*Records for the exercise*:
☆ ☆ ☆

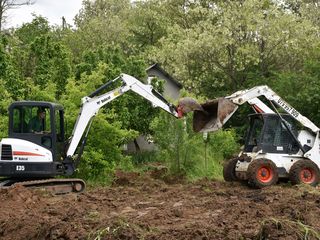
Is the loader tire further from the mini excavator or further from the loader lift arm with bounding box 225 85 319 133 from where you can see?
the mini excavator

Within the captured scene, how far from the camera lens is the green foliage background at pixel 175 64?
67.8 feet

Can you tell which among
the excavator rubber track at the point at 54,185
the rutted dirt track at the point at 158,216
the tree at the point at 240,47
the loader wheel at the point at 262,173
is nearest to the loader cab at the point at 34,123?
the excavator rubber track at the point at 54,185

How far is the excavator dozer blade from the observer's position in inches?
659

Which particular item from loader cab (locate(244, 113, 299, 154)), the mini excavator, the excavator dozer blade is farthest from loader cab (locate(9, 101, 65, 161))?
loader cab (locate(244, 113, 299, 154))

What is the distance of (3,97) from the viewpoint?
2166cm

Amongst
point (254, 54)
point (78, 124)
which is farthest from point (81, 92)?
point (254, 54)

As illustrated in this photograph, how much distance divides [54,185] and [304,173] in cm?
693

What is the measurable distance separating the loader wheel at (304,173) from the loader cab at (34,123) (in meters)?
6.53

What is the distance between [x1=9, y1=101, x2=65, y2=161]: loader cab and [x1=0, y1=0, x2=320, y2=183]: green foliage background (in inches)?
116

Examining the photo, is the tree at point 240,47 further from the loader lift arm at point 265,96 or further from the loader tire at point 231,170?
the loader tire at point 231,170

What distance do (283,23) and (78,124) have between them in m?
20.5

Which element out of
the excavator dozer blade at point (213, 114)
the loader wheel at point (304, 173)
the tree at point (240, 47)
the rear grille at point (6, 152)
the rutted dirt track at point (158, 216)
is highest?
the tree at point (240, 47)

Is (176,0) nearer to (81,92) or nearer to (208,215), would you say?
(81,92)

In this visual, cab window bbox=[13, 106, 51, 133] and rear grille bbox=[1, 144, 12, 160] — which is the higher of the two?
cab window bbox=[13, 106, 51, 133]
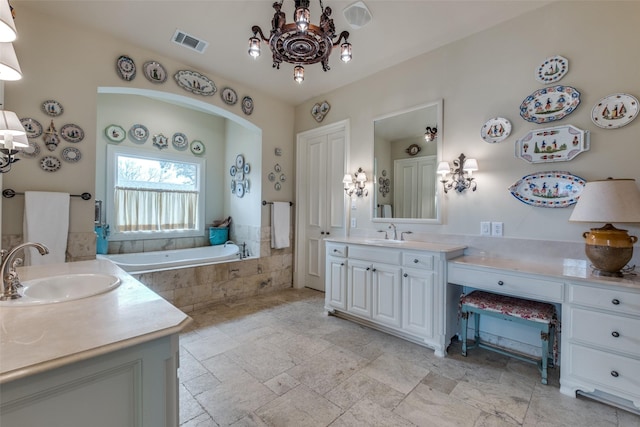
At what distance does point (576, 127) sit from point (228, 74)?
3.64 m

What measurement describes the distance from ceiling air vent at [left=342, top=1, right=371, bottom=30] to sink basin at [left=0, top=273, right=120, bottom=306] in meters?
2.66

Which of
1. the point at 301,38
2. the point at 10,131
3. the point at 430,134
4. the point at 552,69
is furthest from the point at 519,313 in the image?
the point at 10,131

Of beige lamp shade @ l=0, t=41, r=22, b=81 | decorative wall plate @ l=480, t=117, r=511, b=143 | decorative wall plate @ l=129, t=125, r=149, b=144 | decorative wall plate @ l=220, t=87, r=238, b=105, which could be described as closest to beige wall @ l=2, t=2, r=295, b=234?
decorative wall plate @ l=220, t=87, r=238, b=105

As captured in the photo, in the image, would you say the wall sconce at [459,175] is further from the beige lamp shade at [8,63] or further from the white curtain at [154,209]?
the white curtain at [154,209]

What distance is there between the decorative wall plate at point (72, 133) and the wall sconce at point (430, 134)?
3426 millimetres

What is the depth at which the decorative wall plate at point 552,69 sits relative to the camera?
7.27 ft

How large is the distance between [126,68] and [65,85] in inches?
22.3

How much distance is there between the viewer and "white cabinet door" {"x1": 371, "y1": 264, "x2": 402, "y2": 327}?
2605 mm

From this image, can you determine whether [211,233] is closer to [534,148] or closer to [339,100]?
[339,100]

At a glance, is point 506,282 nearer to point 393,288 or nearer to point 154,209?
point 393,288

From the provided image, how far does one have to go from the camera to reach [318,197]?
4.18 meters

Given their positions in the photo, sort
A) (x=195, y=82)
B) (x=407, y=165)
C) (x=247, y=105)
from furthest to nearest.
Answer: (x=247, y=105)
(x=195, y=82)
(x=407, y=165)

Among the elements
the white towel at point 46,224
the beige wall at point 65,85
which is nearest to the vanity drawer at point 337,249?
the beige wall at point 65,85

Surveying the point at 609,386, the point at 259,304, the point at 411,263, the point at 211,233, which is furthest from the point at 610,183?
the point at 211,233
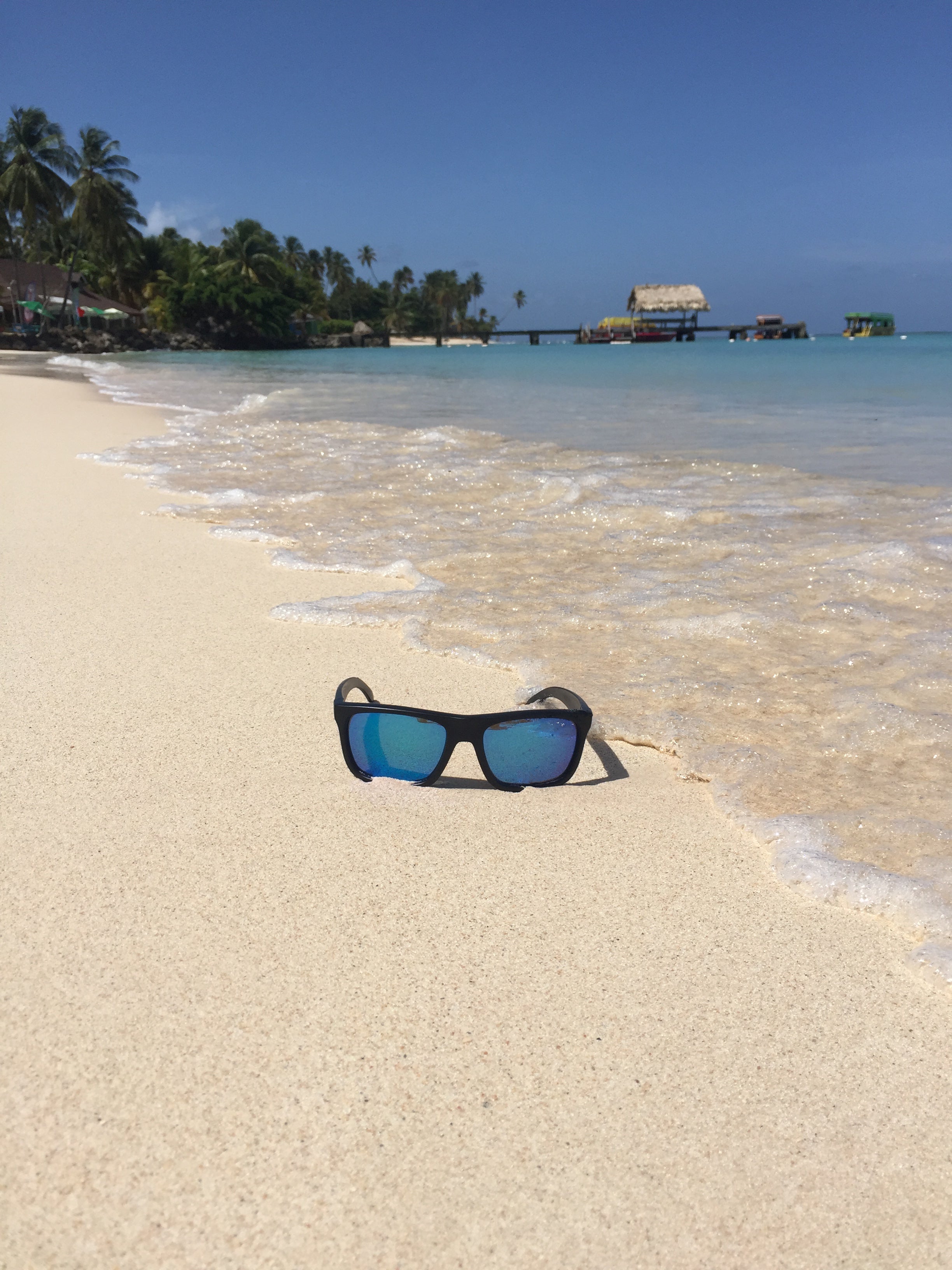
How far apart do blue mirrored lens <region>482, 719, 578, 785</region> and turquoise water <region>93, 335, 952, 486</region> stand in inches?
212

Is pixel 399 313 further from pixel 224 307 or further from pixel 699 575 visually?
pixel 699 575

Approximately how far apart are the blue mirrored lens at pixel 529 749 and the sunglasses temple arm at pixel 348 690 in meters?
0.30

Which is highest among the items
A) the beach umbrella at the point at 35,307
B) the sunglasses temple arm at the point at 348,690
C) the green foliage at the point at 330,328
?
the green foliage at the point at 330,328

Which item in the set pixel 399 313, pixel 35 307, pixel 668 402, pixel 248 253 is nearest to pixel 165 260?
pixel 248 253

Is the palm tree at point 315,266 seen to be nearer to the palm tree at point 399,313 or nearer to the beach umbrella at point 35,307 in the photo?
the palm tree at point 399,313

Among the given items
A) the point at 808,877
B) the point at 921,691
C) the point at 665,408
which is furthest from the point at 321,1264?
the point at 665,408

☆ ☆ ☆

*Exercise goal*:
Copy every entry above word for word, leaving the pictures out of your copy.

*Answer for this exercise*:
Is the loader tire further from the mini excavator or further from the loader lift arm with bounding box 225 85 319 133 from where you can see?
the mini excavator

Within the captured scene, how far from the camera lens is the green foliage background at pixel 175 64?
67.8 feet

Can you tell which among
the excavator rubber track at the point at 54,185
the rutted dirt track at the point at 158,216
the tree at the point at 240,47
the loader wheel at the point at 262,173
is nearest to the loader cab at the point at 34,123?
the excavator rubber track at the point at 54,185

How far is the excavator dozer blade from the observer's position in inches?
659

Which particular item from loader cab (locate(244, 113, 299, 154)), the mini excavator, the excavator dozer blade is farthest from loader cab (locate(9, 101, 65, 161))?
loader cab (locate(244, 113, 299, 154))

What is the distance of (3,97) from the viewpoint?
2166cm

Amongst
point (254, 54)
point (78, 124)
which is farthest from point (81, 92)?
point (254, 54)

As illustrated in this photograph, how much distance divides [54,185] and [304,173] in cm?
693

What is the measurable distance separating the loader wheel at (304,173) from the loader cab at (34,123) (in meters)?
6.53

What is the distance between [x1=9, y1=101, x2=65, y2=161]: loader cab and [x1=0, y1=0, x2=320, y2=183]: green foliage background (in inches)?
116

Examining the photo, is the tree at point 240,47 further from the loader lift arm at point 265,96 or further from the loader tire at point 231,170?
the loader tire at point 231,170

What distance do (283,23) and (78,124) have between them in m?
20.5

Which element out of
the excavator dozer blade at point (213, 114)
the loader wheel at point (304, 173)
the tree at point (240, 47)
the rear grille at point (6, 152)
the rutted dirt track at point (158, 216)
is highest?
the tree at point (240, 47)

Is (176,0) nearer to (81,92) or nearer to (208,215), would you say?
(81,92)

In this visual, cab window bbox=[13, 106, 51, 133] and rear grille bbox=[1, 144, 12, 160] — which is the higher of the two?
cab window bbox=[13, 106, 51, 133]
At what distance does point (576, 127) sit from point (228, 74)?
3.64 m

What measurement describes the distance from ceiling air vent at [left=342, top=1, right=371, bottom=30] to sink basin at [left=0, top=273, right=120, bottom=306] in meters?
2.66

Which of
1. the point at 301,38
2. the point at 10,131
3. the point at 430,134
4. the point at 552,69
is furthest from the point at 519,313 in the image?
the point at 10,131

Of beige lamp shade @ l=0, t=41, r=22, b=81 | decorative wall plate @ l=480, t=117, r=511, b=143 | decorative wall plate @ l=129, t=125, r=149, b=144 | decorative wall plate @ l=220, t=87, r=238, b=105, which could be described as closest to beige wall @ l=2, t=2, r=295, b=234?
decorative wall plate @ l=220, t=87, r=238, b=105

As captured in the photo, in the image, would you say the wall sconce at [459,175] is further from the beige lamp shade at [8,63] or further from the white curtain at [154,209]?
the white curtain at [154,209]

What distance is there between the decorative wall plate at point (72, 133) and the wall sconce at point (430, 134)?
3426 millimetres

What is the depth at which the decorative wall plate at point 552,69 sits relative to the camera?
7.27 ft

How large is the distance between [126,68] and [65,85] in inches?
22.3

How much distance is there between the viewer and "white cabinet door" {"x1": 371, "y1": 264, "x2": 402, "y2": 327}?
2605 mm

From this image, can you determine whether [211,233] is closer to [534,148] or closer to [339,100]?
[339,100]

At a glance, is point 506,282 nearer to point 393,288 or nearer to point 154,209?
point 393,288

From the provided image, how far does one have to go from the camera to reach [318,197]?
4.18 meters

Given their positions in the photo, sort
A) (x=195, y=82)
B) (x=407, y=165)
C) (x=247, y=105)
from furthest to nearest.
Answer: (x=247, y=105)
(x=195, y=82)
(x=407, y=165)

Among the elements
the white towel at point 46,224
the beige wall at point 65,85
which is nearest to the vanity drawer at point 337,249?
the beige wall at point 65,85

Surveying the point at 609,386, the point at 259,304, the point at 411,263, the point at 211,233, which is furthest from the point at 610,183?
the point at 211,233
How far apart do blue mirrored lens <region>482, 719, 578, 785</region> and turquoise water <region>93, 335, 952, 486</region> stand in inches?
212

Is pixel 399 313 further from pixel 224 307 or further from pixel 699 575 visually?
pixel 699 575

Approximately how far apart are the blue mirrored lens at pixel 529 749 and the sunglasses temple arm at pixel 348 690 in meters?
0.30

Which is highest among the items
A) the beach umbrella at the point at 35,307
B) the sunglasses temple arm at the point at 348,690
C) the green foliage at the point at 330,328
?
the green foliage at the point at 330,328

Which item in the set pixel 399 313, pixel 35 307, pixel 668 402, pixel 248 253 is nearest to pixel 165 260?
pixel 248 253

Is the palm tree at point 315,266 seen to be nearer to the palm tree at point 399,313 or nearer to the beach umbrella at point 35,307 in the photo?
the palm tree at point 399,313

Among the given items
A) the point at 808,877
B) the point at 921,691
C) the point at 665,408
which is furthest from the point at 321,1264?
the point at 665,408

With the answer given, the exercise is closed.